Your objective => Every record below should be printed again exactly, with its pictures removed.
[Provided information — start]
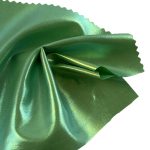 150gsm (5.3 oz) 100% Polyester Lining Ripstop Smooth Hand Feel Fabric Interlining Jacket HX1172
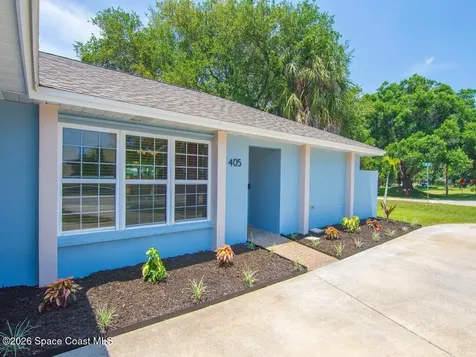 405 12th Avenue Vero Beach FL 32962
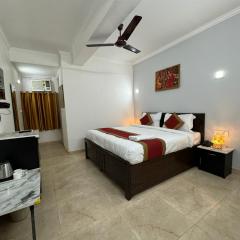 Airport Hotel Annexe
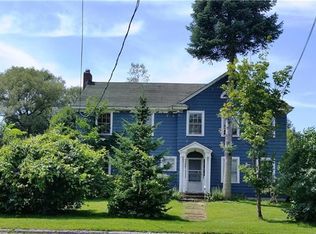 5999 S Main St, Sandy Creek, NY 13145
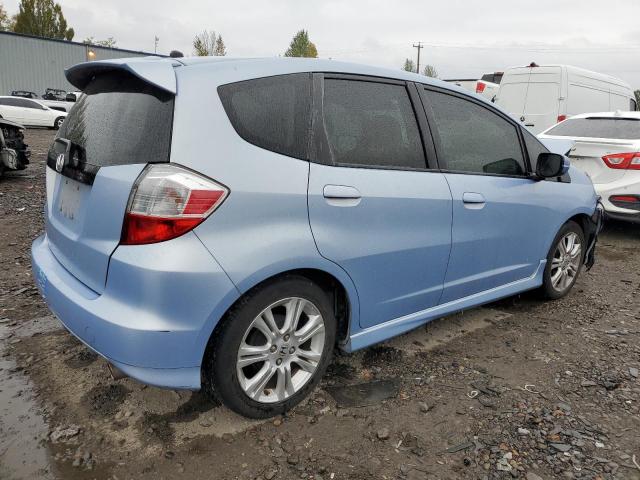 Photo 2 VIN: JHMGE88409S047440 - HONDA FIT SPORT 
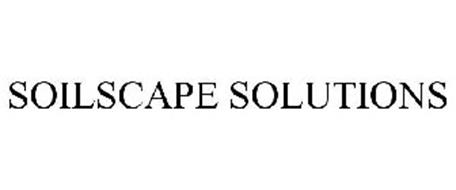 SOILSCAPE SOLUTIONS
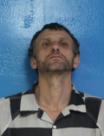 Booking photo of Anthony Franklin Hill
[Provided information — finish]
Problem solution =>
 150gsm (5.3 oz) 100% Polyester Lining Ripstop Smooth Hand Feel Fabric Interlining Jacket HX1172
 405 12th Avenue Vero Beach FL 32962
 Airport Hotel Annexe
 5999 S Main St, Sandy Creek, NY 13145
 Photo 2 VIN: JHMGE88409S047440 - HONDA FIT SPORT 
 SOILSCAPE SOLUTIONS
 Booking photo of Anthony Franklin Hill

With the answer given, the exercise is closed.